Post by bob quarteroni on Aug 19, 2013 10:17:36 GMT -5
THIS is going to be an interesting experiment -- going against the sucking black hole that is devouring newspapers at an ever-faster rate. Can't wait to see how this one plays out.
By Justin Pritchard, Published: August 18
LONG BEACH, Calif. — The latest experiment in American journalism is a throwback: a new daily newspaper to compete against an established one in a big city.
With Monday’s debut of the Long Beach Register, the owners of the Orange County Register are expanding their bet that consumers will reward an investment in news inked on paper and delivered to their doorsteps.
The competition is the Long Beach Press-Telegram, which was founded more than a century ago and maintains an average weekday circulation of about 55,000.
As a result of the budding newspaper battle, this city of 468,000 is joining Chicago, Philadelphia and Boston as a two-newspaper town.
“We believe that a city with the size and vibrancy of Long Beach should be happy to support a great newspaper of the variety we want to provide,” said Aaron Kushner, who since buying the Orange County Register a year ago with a partner has surprised industry watchers by expanding the reporting staff and page counts. “If it is, we’ll make healthy money. If it’s not, that’ll be unfortunate for everyone. But we believe we’ll be successful.”
By launching the Long Beach Register, Kushner, publisher of the Register and chief executive of Freedom Communications, is taking his contrarian instincts outside Orange County.

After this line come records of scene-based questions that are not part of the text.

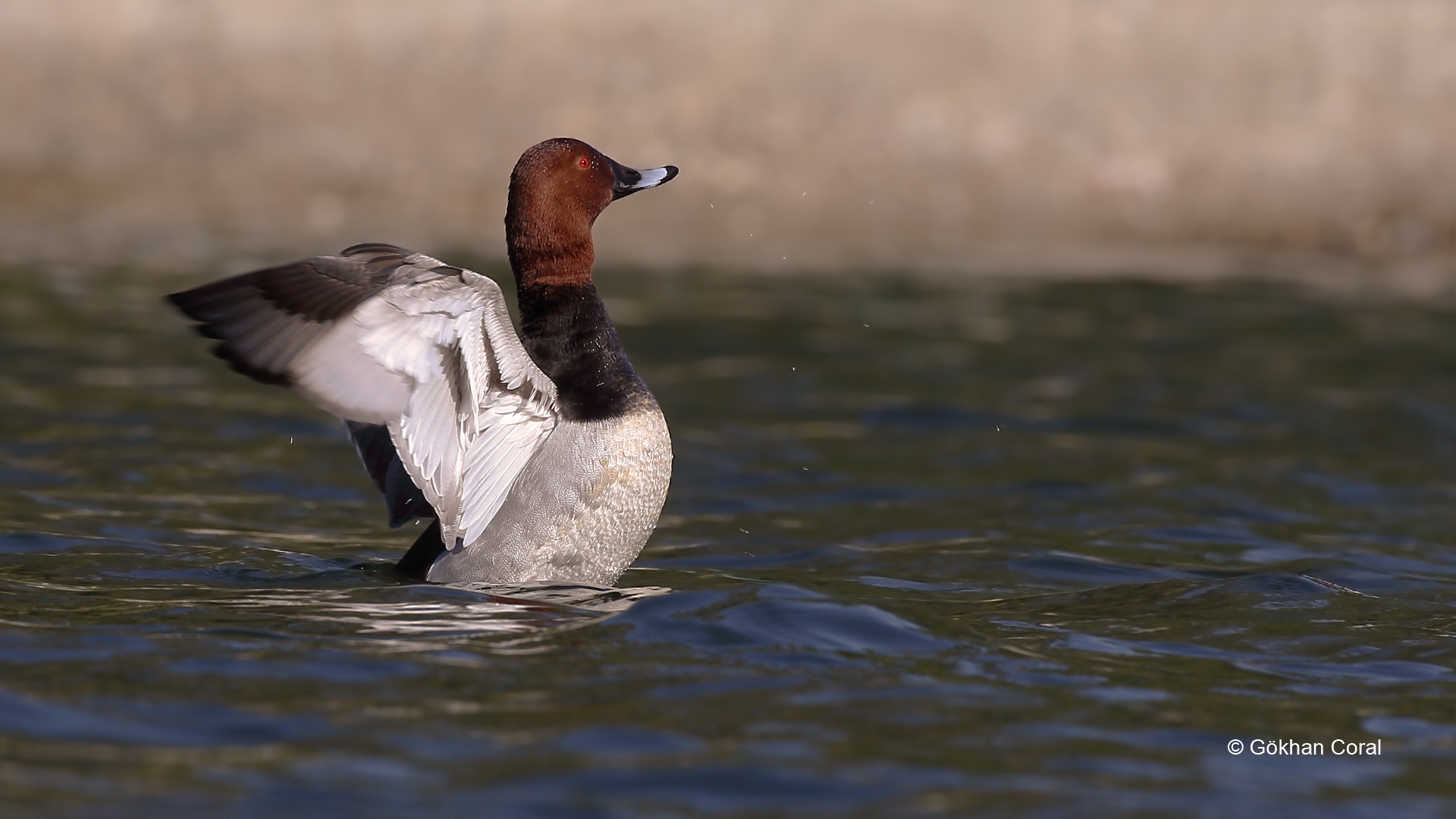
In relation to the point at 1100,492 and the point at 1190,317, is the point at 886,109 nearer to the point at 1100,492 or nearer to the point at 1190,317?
the point at 1190,317

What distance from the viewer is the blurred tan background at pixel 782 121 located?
13.7m

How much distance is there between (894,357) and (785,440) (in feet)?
6.03

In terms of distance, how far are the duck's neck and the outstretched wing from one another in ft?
0.53

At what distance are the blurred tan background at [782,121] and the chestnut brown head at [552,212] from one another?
7.52 meters

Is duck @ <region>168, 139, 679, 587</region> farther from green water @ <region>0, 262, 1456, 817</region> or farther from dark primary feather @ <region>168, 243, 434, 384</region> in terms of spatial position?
green water @ <region>0, 262, 1456, 817</region>

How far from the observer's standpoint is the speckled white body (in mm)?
5492

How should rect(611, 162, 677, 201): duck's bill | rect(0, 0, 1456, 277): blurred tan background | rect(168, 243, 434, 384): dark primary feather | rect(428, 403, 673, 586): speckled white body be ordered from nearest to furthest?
rect(168, 243, 434, 384): dark primary feather < rect(428, 403, 673, 586): speckled white body < rect(611, 162, 677, 201): duck's bill < rect(0, 0, 1456, 277): blurred tan background

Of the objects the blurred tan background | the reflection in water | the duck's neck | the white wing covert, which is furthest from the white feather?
the blurred tan background

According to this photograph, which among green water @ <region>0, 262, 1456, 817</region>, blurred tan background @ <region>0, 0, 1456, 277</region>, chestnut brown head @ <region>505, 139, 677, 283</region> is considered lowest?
green water @ <region>0, 262, 1456, 817</region>

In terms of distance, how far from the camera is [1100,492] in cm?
813

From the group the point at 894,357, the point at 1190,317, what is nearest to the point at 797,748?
the point at 894,357

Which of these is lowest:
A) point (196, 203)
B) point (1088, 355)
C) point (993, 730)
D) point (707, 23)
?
point (993, 730)

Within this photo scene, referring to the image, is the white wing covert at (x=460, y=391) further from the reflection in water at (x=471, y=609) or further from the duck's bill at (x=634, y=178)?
the duck's bill at (x=634, y=178)

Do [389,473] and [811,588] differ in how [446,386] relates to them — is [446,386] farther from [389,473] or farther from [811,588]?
[811,588]
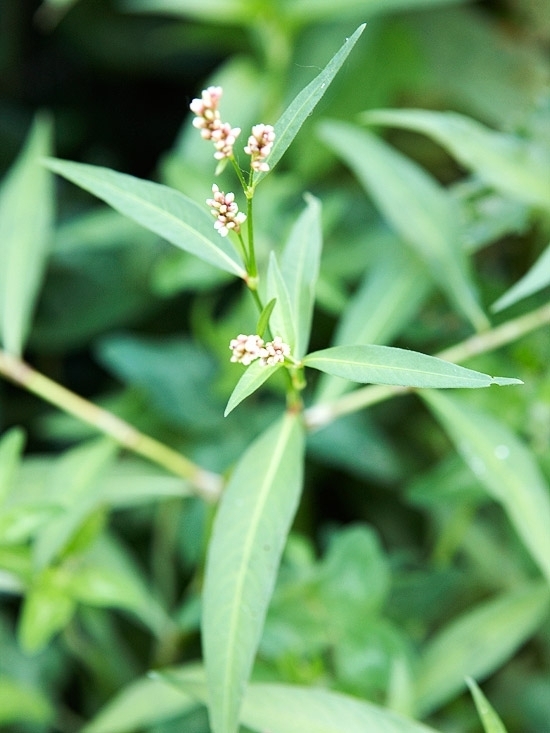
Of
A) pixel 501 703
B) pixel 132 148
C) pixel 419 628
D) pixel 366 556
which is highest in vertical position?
pixel 132 148

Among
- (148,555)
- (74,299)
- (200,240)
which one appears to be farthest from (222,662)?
(74,299)

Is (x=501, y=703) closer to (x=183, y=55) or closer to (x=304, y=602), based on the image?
(x=304, y=602)

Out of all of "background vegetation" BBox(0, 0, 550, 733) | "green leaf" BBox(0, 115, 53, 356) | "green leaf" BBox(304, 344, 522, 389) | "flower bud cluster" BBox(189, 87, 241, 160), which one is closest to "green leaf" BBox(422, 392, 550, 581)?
"background vegetation" BBox(0, 0, 550, 733)

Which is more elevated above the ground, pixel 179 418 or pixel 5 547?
pixel 179 418

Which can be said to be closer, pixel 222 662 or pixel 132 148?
pixel 222 662

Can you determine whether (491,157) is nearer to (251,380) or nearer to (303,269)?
(303,269)

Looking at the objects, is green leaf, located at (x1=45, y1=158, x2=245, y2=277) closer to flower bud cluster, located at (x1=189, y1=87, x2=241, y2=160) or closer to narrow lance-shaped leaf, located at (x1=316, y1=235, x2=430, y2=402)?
flower bud cluster, located at (x1=189, y1=87, x2=241, y2=160)
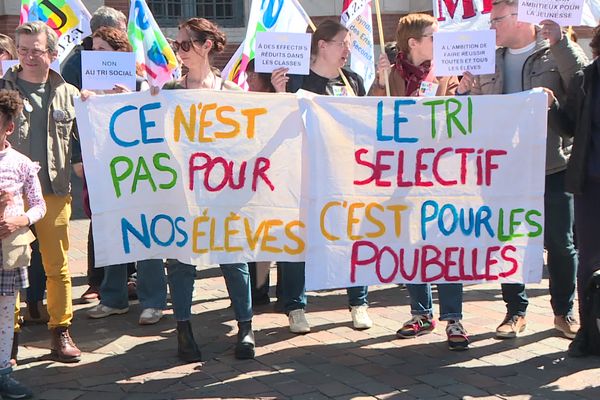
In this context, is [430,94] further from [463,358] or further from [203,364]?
[203,364]

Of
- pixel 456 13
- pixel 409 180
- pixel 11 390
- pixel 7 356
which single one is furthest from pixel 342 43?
pixel 11 390

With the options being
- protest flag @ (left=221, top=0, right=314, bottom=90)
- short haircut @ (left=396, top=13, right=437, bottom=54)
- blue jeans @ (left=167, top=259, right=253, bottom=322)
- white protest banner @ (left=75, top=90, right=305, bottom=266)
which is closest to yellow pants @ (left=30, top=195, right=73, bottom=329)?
white protest banner @ (left=75, top=90, right=305, bottom=266)

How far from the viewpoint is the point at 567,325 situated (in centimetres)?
544

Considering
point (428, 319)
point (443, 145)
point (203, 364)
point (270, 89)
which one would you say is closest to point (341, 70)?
point (270, 89)

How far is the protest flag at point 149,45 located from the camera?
7.58 metres

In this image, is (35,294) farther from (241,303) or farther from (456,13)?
(456,13)

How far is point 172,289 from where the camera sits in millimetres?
5184

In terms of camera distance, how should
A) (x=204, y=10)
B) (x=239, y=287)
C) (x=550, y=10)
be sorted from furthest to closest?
(x=204, y=10), (x=239, y=287), (x=550, y=10)

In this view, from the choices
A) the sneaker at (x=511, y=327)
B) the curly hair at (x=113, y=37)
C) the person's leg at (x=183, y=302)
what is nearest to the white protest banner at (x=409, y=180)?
the sneaker at (x=511, y=327)

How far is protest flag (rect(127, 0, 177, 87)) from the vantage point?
7.58 metres

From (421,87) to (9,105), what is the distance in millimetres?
2374

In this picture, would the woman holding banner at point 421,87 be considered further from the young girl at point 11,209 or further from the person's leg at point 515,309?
the young girl at point 11,209

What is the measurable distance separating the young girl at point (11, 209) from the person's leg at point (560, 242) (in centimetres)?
284

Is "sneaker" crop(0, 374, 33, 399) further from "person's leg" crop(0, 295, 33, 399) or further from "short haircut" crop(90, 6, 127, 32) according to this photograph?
"short haircut" crop(90, 6, 127, 32)
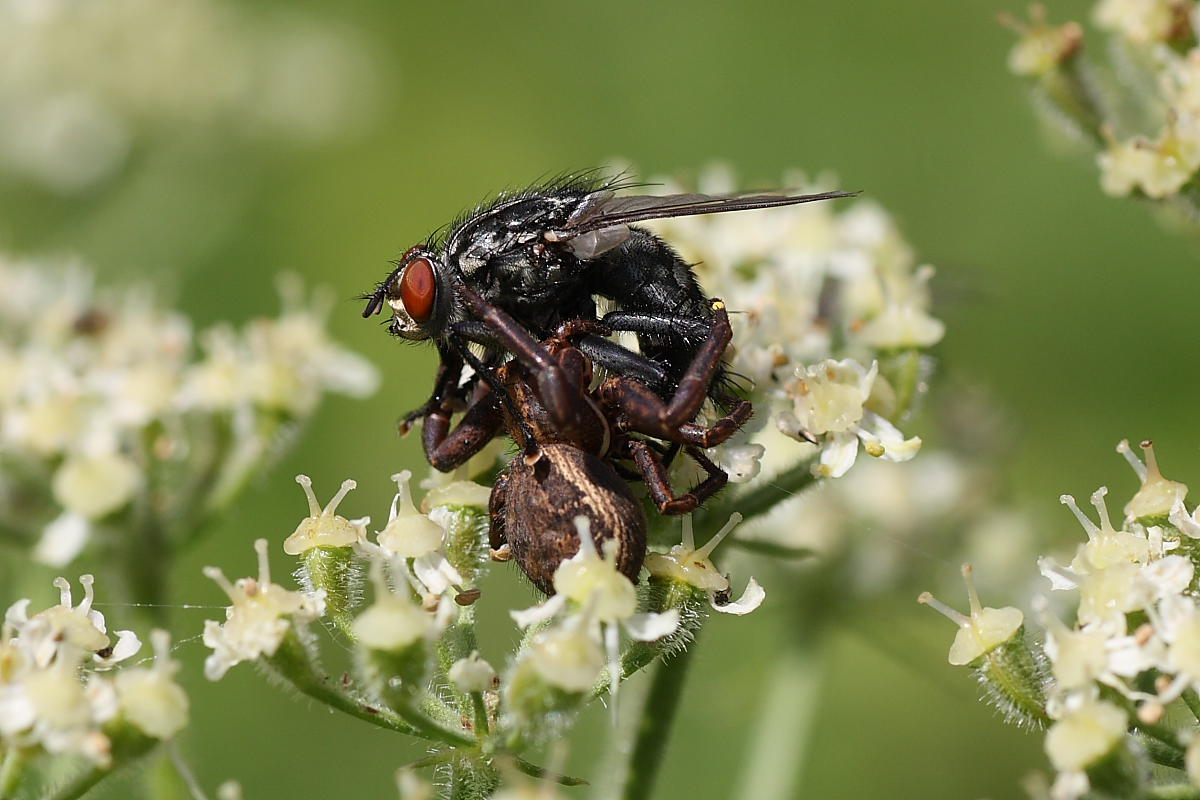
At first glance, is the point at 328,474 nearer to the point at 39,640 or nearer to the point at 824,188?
the point at 824,188

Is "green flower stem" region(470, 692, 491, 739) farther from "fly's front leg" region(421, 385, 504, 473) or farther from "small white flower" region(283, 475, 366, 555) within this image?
"fly's front leg" region(421, 385, 504, 473)

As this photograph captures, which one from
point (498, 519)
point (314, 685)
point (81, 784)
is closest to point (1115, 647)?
point (498, 519)

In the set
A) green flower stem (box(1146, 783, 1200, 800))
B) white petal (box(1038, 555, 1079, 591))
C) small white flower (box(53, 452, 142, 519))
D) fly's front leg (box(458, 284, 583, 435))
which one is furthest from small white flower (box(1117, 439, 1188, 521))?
small white flower (box(53, 452, 142, 519))

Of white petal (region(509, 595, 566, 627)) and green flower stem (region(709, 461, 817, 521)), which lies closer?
white petal (region(509, 595, 566, 627))

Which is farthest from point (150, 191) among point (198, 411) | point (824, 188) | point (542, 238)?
point (542, 238)

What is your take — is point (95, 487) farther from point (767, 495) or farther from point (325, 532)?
point (767, 495)

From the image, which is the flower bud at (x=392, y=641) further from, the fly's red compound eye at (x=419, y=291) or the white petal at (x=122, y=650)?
the fly's red compound eye at (x=419, y=291)
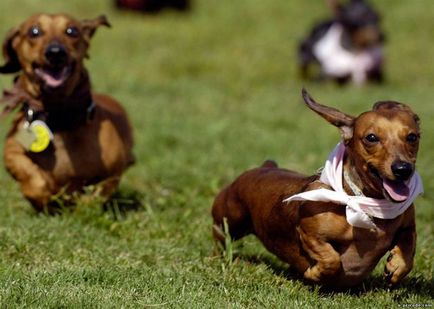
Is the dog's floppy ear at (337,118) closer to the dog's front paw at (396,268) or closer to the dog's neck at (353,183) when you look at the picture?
the dog's neck at (353,183)

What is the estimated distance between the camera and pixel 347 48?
1197cm

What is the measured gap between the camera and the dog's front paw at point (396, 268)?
3738mm

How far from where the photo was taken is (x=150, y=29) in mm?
13688

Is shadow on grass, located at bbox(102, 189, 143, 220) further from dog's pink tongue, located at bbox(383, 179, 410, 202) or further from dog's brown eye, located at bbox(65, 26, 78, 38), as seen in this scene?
dog's pink tongue, located at bbox(383, 179, 410, 202)

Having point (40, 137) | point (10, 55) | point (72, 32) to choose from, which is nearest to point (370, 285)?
point (40, 137)

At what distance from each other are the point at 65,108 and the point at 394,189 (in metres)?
2.32

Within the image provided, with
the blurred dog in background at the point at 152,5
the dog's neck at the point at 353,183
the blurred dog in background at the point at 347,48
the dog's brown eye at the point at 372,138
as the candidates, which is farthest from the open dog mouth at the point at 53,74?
the blurred dog in background at the point at 152,5

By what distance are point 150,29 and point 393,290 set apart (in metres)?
10.2

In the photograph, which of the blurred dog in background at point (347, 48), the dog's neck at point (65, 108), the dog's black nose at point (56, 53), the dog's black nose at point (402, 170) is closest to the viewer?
the dog's black nose at point (402, 170)

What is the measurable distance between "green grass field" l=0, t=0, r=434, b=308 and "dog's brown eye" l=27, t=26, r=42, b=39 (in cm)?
101

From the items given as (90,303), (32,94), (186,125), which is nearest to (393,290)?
(90,303)

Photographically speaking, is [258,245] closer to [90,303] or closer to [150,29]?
[90,303]

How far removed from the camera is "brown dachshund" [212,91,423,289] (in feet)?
11.8

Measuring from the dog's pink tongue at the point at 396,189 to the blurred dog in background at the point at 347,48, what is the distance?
8.13m
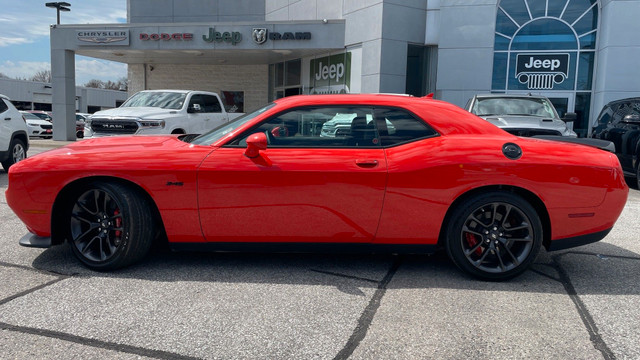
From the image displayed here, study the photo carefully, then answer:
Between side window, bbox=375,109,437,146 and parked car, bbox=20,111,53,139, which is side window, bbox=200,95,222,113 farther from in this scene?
parked car, bbox=20,111,53,139

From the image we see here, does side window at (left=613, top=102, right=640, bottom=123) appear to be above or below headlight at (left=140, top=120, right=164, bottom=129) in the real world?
above

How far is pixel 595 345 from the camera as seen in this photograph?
110 inches

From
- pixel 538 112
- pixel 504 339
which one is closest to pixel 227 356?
pixel 504 339

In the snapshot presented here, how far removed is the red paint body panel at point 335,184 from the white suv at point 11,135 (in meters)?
6.75

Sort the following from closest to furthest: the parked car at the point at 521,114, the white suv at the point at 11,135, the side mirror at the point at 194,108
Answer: the parked car at the point at 521,114
the white suv at the point at 11,135
the side mirror at the point at 194,108

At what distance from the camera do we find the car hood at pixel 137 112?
33.4 feet

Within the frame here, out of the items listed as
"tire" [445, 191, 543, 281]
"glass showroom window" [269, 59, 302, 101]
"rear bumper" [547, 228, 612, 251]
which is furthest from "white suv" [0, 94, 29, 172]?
"glass showroom window" [269, 59, 302, 101]

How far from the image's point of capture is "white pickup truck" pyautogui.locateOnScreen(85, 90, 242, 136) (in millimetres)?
10031

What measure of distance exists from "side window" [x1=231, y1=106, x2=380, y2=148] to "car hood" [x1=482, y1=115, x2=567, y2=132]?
511 cm

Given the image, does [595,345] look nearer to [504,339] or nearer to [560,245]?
[504,339]

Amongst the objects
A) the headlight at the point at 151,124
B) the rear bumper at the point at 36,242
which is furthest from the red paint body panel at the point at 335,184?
the headlight at the point at 151,124

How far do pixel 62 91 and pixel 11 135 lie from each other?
14.0 metres

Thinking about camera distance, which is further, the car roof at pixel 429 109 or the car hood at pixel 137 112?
the car hood at pixel 137 112

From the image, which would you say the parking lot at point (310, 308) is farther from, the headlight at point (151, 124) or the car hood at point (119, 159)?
the headlight at point (151, 124)
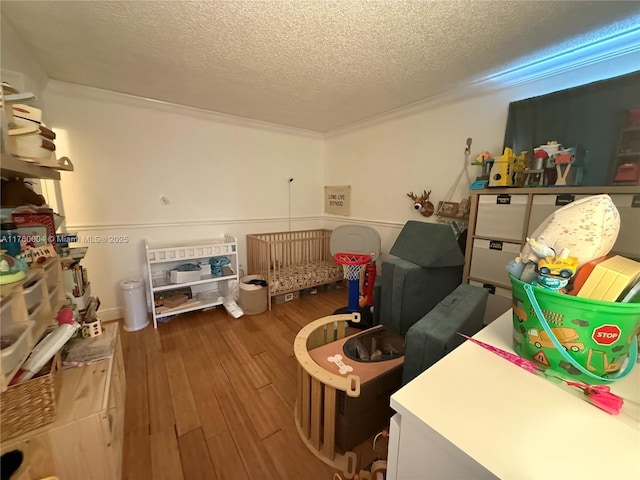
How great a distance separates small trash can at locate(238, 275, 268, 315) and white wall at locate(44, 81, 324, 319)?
2.23 feet

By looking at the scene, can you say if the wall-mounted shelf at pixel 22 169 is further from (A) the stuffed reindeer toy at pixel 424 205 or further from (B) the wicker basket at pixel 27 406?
(A) the stuffed reindeer toy at pixel 424 205

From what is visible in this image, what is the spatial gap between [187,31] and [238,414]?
2.30 metres

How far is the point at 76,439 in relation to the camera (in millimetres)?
914

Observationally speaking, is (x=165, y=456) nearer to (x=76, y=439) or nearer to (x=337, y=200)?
(x=76, y=439)

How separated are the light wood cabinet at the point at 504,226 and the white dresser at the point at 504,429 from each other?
48.6 inches

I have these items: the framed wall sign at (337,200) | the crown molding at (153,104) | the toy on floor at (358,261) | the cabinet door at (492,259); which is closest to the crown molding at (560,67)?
the cabinet door at (492,259)

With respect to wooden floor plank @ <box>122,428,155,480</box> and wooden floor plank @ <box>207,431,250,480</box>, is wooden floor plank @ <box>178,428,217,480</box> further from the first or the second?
wooden floor plank @ <box>122,428,155,480</box>

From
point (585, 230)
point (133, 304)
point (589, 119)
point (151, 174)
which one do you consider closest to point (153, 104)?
point (151, 174)

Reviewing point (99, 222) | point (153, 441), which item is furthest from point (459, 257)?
point (99, 222)

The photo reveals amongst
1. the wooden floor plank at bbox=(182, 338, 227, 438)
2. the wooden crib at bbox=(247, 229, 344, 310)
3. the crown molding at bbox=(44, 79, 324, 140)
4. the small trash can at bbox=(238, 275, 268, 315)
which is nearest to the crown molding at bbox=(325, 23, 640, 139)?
the crown molding at bbox=(44, 79, 324, 140)

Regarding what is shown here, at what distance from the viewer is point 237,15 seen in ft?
4.34

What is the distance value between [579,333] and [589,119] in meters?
1.83

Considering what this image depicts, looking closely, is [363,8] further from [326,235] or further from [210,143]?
[326,235]

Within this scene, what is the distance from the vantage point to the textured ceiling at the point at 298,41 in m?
1.28
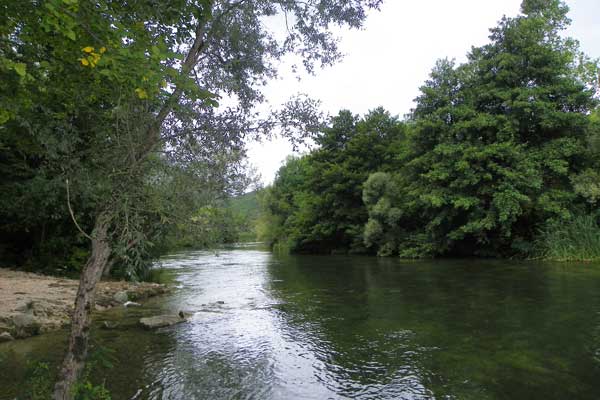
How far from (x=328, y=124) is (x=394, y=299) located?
8.61 m

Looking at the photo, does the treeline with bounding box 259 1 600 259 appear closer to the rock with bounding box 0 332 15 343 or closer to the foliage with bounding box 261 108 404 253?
the foliage with bounding box 261 108 404 253

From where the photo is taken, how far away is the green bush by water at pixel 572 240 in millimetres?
23594

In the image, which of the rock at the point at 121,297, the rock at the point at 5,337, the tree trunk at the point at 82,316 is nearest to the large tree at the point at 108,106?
the tree trunk at the point at 82,316

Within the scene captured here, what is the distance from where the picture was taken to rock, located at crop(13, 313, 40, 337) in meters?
10.0

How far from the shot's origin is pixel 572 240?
24719 mm

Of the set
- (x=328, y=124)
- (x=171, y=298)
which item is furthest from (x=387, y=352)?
(x=171, y=298)

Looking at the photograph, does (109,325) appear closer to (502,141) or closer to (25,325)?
(25,325)

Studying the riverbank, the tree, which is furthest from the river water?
the tree

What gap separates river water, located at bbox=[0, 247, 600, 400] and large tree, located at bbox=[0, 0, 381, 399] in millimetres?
1509

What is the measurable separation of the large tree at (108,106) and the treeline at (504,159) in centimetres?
1992

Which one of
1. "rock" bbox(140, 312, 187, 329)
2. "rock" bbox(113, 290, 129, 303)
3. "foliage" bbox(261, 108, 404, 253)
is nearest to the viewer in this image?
"rock" bbox(140, 312, 187, 329)

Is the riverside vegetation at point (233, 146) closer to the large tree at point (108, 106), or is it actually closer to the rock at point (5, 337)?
the large tree at point (108, 106)

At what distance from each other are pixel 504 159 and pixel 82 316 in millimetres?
27120

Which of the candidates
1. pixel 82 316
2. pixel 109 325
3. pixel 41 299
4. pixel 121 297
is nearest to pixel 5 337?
pixel 109 325
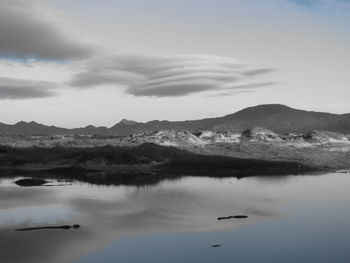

Media business analyst Rick Edmonds said the last time he can recall a major U.S. city adding a new daily paper was around World War II, when Chicago got the Sun-Times and New York got Newsday. There have been scattered other instances in smaller cities, but since newspapers entered their recent troubles, the creation of a new rivalry is itself news. A brewing newspaper war in New Orleans between that city’s Times-Picayune and a challenger based about 80 miles away in Baton Rouge is the closest to what is unfolding in Long Beach.
“How will it play out?” asked Edmonds, of the Poynter Institute, a journalism foundation in St. Petersburg, Fla. “Don’t really know until it happens.”
Long Beach is a diverse city better known for its sprawling container ship port — one of the world’s largest — than its beaches.
While its oceanfront drive features a large aquarium and the historic Queen Mary ocean liner, it also has big-city problems, including gangs. Bordering Orange County’s urbanized north, it is in Los Angeles County, about 20 miles south of downtown Los Angeles.
In their small, sunlight-flooded newsroom, reporters for the new Register were greeted Thursday by two boxes of doughnuts and the kinds of issues that bedevil start-ups: Who sits where? How come this outlet has no power? How do I get an Internet connection?
After a round of introductions, editor Paul Eakins told his staff that with at least 16 pages to fill each day, the paper will cover “hyperlocal” news and welcome contributions from readers. In all, the paper has about 20 editorial employees.
Write about a boy becoming an Eagle Scout? Yes. Opening of the new dog park? You bet.
“I don’t think they quite know what’s coming,” Eakins said of readers.
The plan Monday is to distribute 10,000 copies, publisher Ian Lamont said. It will be wrapped around the Orange County Register, so readers will get coverage of Long Beach’s schools, sports, courts, happenings and City Hall — plus news from the region and world.
There will be no separate Long Beach paper on weekends.
Several reporters at the Long Beach Register are Press-Telegram alums, and though Eakins played down any rivalry, at the staff meeting there were gentle jabs about besting an old employer.
For their part, the Press-Telegram’s bosses are giving no ground.
“We’re not going to let a competitor come into our city and take it,” said Michael A. Anastasi, vice president of news and executive editor of the Los Angeles News Group, which owns the Press-Telegram and eight other daily papers in the area.
The competition’s certain winners, Anastasi said, will be local residents.